> [Exercise description]
When you reach the entries below, transcribe each one exactly as it stands.

> [Records shown]
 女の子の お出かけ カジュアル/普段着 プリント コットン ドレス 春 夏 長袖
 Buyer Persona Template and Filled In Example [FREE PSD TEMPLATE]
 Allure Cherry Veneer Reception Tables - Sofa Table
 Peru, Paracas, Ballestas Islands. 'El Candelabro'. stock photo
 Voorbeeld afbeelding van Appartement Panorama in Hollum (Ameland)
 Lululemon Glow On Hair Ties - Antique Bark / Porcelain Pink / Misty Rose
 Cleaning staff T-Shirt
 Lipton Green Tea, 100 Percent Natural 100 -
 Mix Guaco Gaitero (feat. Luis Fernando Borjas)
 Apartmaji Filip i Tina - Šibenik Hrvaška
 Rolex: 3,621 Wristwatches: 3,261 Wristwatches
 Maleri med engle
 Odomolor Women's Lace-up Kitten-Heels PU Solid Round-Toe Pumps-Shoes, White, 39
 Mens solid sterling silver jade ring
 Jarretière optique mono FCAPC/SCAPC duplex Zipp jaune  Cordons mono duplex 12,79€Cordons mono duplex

> [Solution for this problem]
 女の子の お出かけ カジュアル/普段着 プリント コットン ドレス 春 夏 長袖
 Buyer Persona Template and Filled In Example [FREE PSD TEMPLATE]
 Allure Cherry Veneer Reception Tables - Sofa Table
 Peru, Paracas, Ballestas Islands. 'El Candelabro'. stock photo
 Voorbeeld afbeelding van Appartement Panorama in Hollum (Ameland)
 Lululemon Glow On Hair Ties - Antique Bark / Porcelain Pink / Misty Rose
 Cleaning staff T-Shirt
 Lipton Green Tea, 100 Percent Natural 100 -
 Mix Guaco Gaitero (feat. Luis Fernando Borjas)
 Apartmaji Filip i Tina - Šibenik Hrvaška
 Rolex: 3,621 Wristwatches: 3,261 Wristwatches
 Maleri med engle
 Odomolor Women's Lace-up Kitten-Heels PU Solid Round-Toe Pumps-Shoes, White, 39
 Mens solid sterling silver jade ring
 Jarretière optique mono FCAPC/SCAPC duplex Zipp jaune  Cordons mono duplex 12,79€Cordons mono duplex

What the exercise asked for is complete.